* _Problem description_:
Reproduce the lines below, swapping "young melon plant" for "melon seedling" and changing nothing else.

Excerpts from a spatial dataset

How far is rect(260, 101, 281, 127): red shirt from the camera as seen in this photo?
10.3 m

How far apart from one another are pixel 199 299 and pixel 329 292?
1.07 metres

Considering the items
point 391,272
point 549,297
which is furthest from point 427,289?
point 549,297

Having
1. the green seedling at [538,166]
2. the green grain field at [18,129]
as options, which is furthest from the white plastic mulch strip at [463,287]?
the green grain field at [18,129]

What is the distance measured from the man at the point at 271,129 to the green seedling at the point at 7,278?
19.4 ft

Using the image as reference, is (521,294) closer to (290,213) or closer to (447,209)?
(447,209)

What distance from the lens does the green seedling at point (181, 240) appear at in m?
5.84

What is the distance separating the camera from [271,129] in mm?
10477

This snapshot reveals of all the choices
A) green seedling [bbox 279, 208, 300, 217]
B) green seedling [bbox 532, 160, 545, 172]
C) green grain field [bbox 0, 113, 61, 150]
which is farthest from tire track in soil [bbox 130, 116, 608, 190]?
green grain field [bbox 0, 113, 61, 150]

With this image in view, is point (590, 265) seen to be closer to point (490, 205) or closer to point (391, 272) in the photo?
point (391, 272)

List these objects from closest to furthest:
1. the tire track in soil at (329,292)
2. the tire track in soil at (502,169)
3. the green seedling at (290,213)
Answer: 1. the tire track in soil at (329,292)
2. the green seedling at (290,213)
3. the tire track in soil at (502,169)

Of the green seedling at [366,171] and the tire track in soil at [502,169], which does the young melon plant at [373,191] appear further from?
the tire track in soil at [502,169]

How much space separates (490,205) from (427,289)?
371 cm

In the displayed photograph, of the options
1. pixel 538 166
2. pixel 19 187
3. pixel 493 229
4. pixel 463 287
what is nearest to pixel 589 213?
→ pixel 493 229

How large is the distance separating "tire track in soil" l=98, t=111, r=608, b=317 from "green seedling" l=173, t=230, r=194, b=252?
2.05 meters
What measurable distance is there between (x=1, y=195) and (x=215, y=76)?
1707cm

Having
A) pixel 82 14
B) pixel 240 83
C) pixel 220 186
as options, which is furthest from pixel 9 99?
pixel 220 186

* _Answer to the problem_:
How far is rect(260, 101, 281, 127): red shirt from the camera as seen in this photo?
10.3 m

How far apart from one another are pixel 199 299 and pixel 329 292?
1.07 metres

Considering the items
point 391,272
point 549,297
which is furthest from point 427,289?
point 549,297

Having
1. the green seedling at [538,166]
2. the green grain field at [18,129]
as options, which is furthest from the white plastic mulch strip at [463,287]?
the green grain field at [18,129]

What is the distance measured from the man at the point at 271,129 to the green seedling at the point at 7,278?
19.4 ft

Using the image as reference, is (521,294) closer to (290,213) or closer to (447,209)?
(447,209)

What distance from the lens does the green seedling at point (181, 240) appear at in m?
5.84

What is the distance separating the camera from [271,129] in mm?
10477

This snapshot reveals of all the choices
A) green seedling [bbox 279, 208, 300, 217]
B) green seedling [bbox 532, 160, 545, 172]
C) green grain field [bbox 0, 113, 61, 150]
which is farthest from tire track in soil [bbox 130, 116, 608, 190]?
green grain field [bbox 0, 113, 61, 150]

With this image in view, is point (590, 265) seen to be closer to point (490, 205) or closer to point (391, 272) in the photo?
point (391, 272)

List these objects from closest to furthest:
1. the tire track in soil at (329,292)
2. the tire track in soil at (502,169)
3. the green seedling at (290,213)
Answer: 1. the tire track in soil at (329,292)
2. the green seedling at (290,213)
3. the tire track in soil at (502,169)

Of the green seedling at [366,171] and the tire track in soil at [502,169], which does the melon seedling at [373,191] appear further from?
the tire track in soil at [502,169]

How much space separates (490,205) from (427,289)?
371 cm

In the displayed photograph, of the options
1. pixel 538 166
2. pixel 19 187
3. pixel 493 229
4. pixel 463 287
what is nearest to pixel 589 213?
→ pixel 493 229

How large is the distance separating "tire track in soil" l=98, t=111, r=608, b=317 from "green seedling" l=173, t=230, r=194, b=252?
2.05 meters
What measurable distance is there between (x=1, y=195) and (x=215, y=76)?
1707cm

Having
A) pixel 82 14
B) pixel 240 83
C) pixel 220 186
as options, which is furthest from pixel 9 99?
pixel 220 186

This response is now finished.